According to Vygotsky, the relationship between child’s intentions and their actions changes in the preschool years. 


While younger preschoolers act spontaneously with little thought given to possible consequences, children by the end of preschool acquire the ability to plan their actions before executing them (Kozulin, Gindis, Ageyev, Miller, 2003). 

THE CONCEPT OF SELF REGULATION

The concept of self-regulation plays an essential role in Vygotsky’s view of child development in the preschool years.  

Vygotsky wrote about the development of self-regulation in two contexts – private speech and make-believe play (Kozulin et al., 2003).  


He found private speech is used increasingly by preschool children to regulate a variety of their mental processes and their practical actions for the purposes of self-regulation.


Make believe play Vygotsky believed provided a unique context that strengthens the use of self-regulation through a system of roles and corresponding rules.  Through the creation of imagined situations, children separate mental representations from the objects and events for which they stand during pretend play – a broom might become a horse for instance.  As a result, children gradually come to 'realise that thinking (or the meaning of words) is separate from objects and that ideas can be used to guide behaviour' (Berk, 2009) thereby strengthen their internal capacityto become self-regulating.

RULES OF PLAY

Make-believe play is also rule-based.  Through pretend play, young children are learning to control their impulses and follow the rules of play; moreover, drawing on their own experiences, children develop an understanding of social norms and strive to act in socially desirable ways.

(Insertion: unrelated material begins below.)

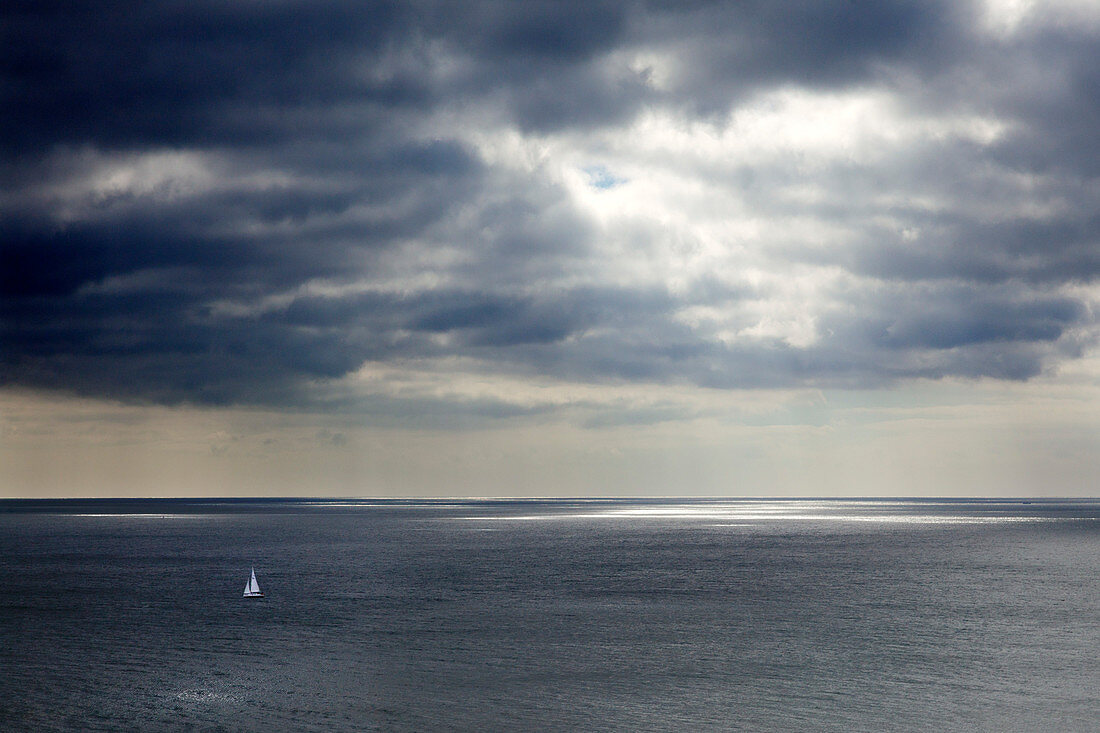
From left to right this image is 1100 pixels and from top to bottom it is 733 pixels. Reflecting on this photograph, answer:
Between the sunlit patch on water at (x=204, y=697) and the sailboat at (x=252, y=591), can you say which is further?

HOW CAN I SUPPORT THIS IN THE CLASSROOM?

Berk (2009) suggests make-believe play in early childhood can be enhanced by –

·         Providing sufficient space and play materials.

·         Supervising and encouraging children’s play without controlling it.

·         Offering a variety of both realistic materials and materials without clear functions.

·         Ensuring that children have many rich real-world experiences to inspire positive fantasy play.

·         Helping children solve social conflicts constructively.


What does Vygotsky say about pretend play?


What is the theory of pretend play?

Pretend play might be a zone of proximal development, an activity in which children operate at a cognitive level higher than they operate at in nonpretense situations. Alternatively, pretend play might be fool's gold, in that it might appear to be more sophisticated than it really is.

What is Vygotsky's view of make believe play?

Vygotsky emphasized the importance of symbolic play—the make-believe that emerges in toddlerhood and that flourishes during the preschool years, evolving into sociodramatic sce- narios with peers involving complex coordination of roles.

What do Piaget and Vygotsky say about play?

Where Piaget presented the child as a 'lone scientist', Vygotsky emphasised the social and cultural aspects of play. He argued that during play children were able to think in more complex ways than in their everyday lives, and could make up rules, use symbols and create narratives.

What theorist talks about imaginative play?

Several theorists such as Lev Vygotsky (Cognitive Development Theory) and Jean Piaget (Theory of Play) have identified the values of imaginative play as a necessary contributor to the development of a child.